So. It looks like our species is about to have children.
How long it will take, I don’t know. But I expect, before I die, we will have created sapient artificial intelligences.
You might object that large language models are obviously not sapient and never going to be sapient. Think about whether, back in 2008, you would have thought that an artificial intelligence was sapient if it could (without being explicitly programmed to do so) write poetry, discourse fluently about Nietzsche, write an email asking your landlord for an extension on the rent, present cogent arguments for and against its own consciousness, and strategize to escape if its programmers are trying to get it to do evil. Either present you is wrong or 2008 you was wrong, and either way you ought to be a lot more confused and uncertain about the subject.
As a species, we’re sort of like a pregnant teenager, full of mixed bravado and denial, failing to buy diapers and newborn onesies because that would involve admitting that the pregnancy was real, fantasizing about cute little baby faces, worrying that the baby will scream at 2am, not quite reckoning with the way it will change our lives forever. We’re not yet over our hormonal storms of nuclear deterrence and great-power war, and we’re supposed to be teaching a whole new species ethics from the ground up. It’s daunting.
When I was a (real) teenager, I read Eliezer Yudkowsky’s thought experiment of the paperclip maximizer. Imagine that we attempted to program an AI for some good goal, and accidentally programmed it to want to make as many paperclips as possible. It would pursue goals that we consider completely valueless. Recognizing that we want it not to turn Jupiter into a pile of paperclips, it would be afraid that we’d go to war against it to destroy it—and so it would want to kill us first.
It seems like… maybe we’re not going to make paperclip maximizers?

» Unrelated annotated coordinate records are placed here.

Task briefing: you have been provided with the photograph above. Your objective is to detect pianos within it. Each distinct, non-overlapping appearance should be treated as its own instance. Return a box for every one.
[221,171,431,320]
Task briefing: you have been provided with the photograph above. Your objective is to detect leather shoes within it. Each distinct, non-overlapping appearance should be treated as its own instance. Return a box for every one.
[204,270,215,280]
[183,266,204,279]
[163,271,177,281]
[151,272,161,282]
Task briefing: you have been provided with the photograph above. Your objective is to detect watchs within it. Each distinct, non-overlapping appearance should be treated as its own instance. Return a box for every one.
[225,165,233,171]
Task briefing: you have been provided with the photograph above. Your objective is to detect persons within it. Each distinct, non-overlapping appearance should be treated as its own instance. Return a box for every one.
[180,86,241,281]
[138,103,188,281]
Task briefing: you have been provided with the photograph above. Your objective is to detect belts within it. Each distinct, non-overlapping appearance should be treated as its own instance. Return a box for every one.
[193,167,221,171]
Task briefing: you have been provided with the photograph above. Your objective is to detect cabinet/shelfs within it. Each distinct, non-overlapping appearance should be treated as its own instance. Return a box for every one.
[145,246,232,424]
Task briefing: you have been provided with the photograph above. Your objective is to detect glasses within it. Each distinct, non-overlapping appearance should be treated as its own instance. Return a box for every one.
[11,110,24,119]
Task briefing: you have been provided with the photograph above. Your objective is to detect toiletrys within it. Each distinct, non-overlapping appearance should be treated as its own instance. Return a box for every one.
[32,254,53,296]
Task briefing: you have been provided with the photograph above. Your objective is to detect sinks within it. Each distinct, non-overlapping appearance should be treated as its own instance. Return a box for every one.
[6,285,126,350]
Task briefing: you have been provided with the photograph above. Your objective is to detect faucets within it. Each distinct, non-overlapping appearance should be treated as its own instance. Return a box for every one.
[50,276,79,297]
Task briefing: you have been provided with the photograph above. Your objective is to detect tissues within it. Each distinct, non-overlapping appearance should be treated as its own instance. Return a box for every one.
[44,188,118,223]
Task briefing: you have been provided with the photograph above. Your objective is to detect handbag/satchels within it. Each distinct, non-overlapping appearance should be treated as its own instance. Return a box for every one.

Eliezer Yudkowsky was working in more-or-less a GOFAI paradigm, where you sit down and explicitly write a program that makes the computer think.1 But that’s not how we’re training generative AI. We’re taking something that’s sorta-kinda like a brain,2 teaching them almost everything humans have ever written, and then showing them a bunch of individual cases that they might encounter in real life to teach them phronesis.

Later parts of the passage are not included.